The concept of battered woman syndrome has at times been controversial, and in many jurisdictions the law may now speak of the effects of domestic abuse or battery instead of referring to BWS, eliminating the reference to gender. A broader conception of the consequences of violence may also allow other victims of long-term domestic violence to seek mitigation based upon that history.
Under a federal law commonly referred to as the Lautenberg Amendment, a person who is convicted of misdemeanor domestic violence or who is under a domestic violence protective order is prohibited from the possession of firearms. This prohibition arises based upon the nature of the relationship between the offender and victim, and thus may result even if the defendant is convicted of an ordinary battery or similar offense that does not rely upon a domestic relationship.
Similar prohibitions may arise under state law, or may be imposed by a court as a condition of the defendant's pretrial release or sentence.
The Lautenberg amendment applies only following conviction. Thus, a person charged with domestic violence may avoid the federal firearms ban, and possibly also avoid restrictions under state law, by entering into a pretrial intervention program or deferred disposition that results in the eventual dismissal of the charge without conviction.

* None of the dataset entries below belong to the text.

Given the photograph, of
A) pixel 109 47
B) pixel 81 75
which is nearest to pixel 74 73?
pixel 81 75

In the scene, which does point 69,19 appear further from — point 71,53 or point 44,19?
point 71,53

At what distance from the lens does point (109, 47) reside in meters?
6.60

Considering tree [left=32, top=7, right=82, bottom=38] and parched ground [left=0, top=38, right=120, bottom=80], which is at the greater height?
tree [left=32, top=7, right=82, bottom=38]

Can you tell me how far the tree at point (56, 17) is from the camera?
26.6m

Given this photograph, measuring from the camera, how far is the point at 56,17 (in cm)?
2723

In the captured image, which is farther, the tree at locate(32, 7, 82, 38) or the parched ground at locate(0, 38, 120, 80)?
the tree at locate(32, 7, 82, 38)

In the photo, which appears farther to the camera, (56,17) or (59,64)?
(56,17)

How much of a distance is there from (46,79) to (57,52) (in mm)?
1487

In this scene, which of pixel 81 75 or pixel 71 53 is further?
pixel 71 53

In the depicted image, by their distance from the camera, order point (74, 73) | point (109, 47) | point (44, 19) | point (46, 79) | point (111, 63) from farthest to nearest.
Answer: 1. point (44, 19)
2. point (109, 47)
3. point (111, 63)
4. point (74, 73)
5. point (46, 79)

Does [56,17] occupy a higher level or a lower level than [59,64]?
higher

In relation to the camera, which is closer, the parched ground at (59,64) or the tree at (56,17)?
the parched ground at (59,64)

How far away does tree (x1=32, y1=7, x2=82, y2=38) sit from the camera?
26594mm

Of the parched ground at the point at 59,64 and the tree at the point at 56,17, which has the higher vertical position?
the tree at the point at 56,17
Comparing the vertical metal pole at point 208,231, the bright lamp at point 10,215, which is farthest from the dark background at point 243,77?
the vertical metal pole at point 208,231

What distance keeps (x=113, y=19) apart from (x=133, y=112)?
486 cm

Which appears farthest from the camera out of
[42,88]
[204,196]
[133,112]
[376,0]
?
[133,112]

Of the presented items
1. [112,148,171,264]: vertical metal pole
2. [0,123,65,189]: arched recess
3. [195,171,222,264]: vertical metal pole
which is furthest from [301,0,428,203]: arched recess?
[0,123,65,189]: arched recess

The prohibition on firearms possession does not provide an exception for defendants who are employed in law enforcement, or who are members of the armed services. A domestic violence conviction may thus have serious and potentially career-ending consequences for a person whose employment requires their possession of a firearm.
Three exceptions exist to the application of the Lautenberg Amendment to a person convicted of domestic violence:
- For the Amendment to apply, the person must have been represented by counsel, or be found to have intelligently waived the right to counsel for the case;
- If the defendant had the right to a jury trial for the charge, the defendant must have either been convicted by a jury to be found to have knowingly and intelligently waived the right to a jury trial; and
- The conviction has since been expunged, set aside, or pardoned, with restoration of the person's civil rights including firearms rights.
Few defendants will be able to avoid a firearms ban by raising objections to the court proceedings that preceded their conviction. Thus, for most defendants, relief can only come if they qualify for a pardon, expungement, or dismissal of their conviction, and even then only if that relief from the conviction restores their firearms privileges under state law.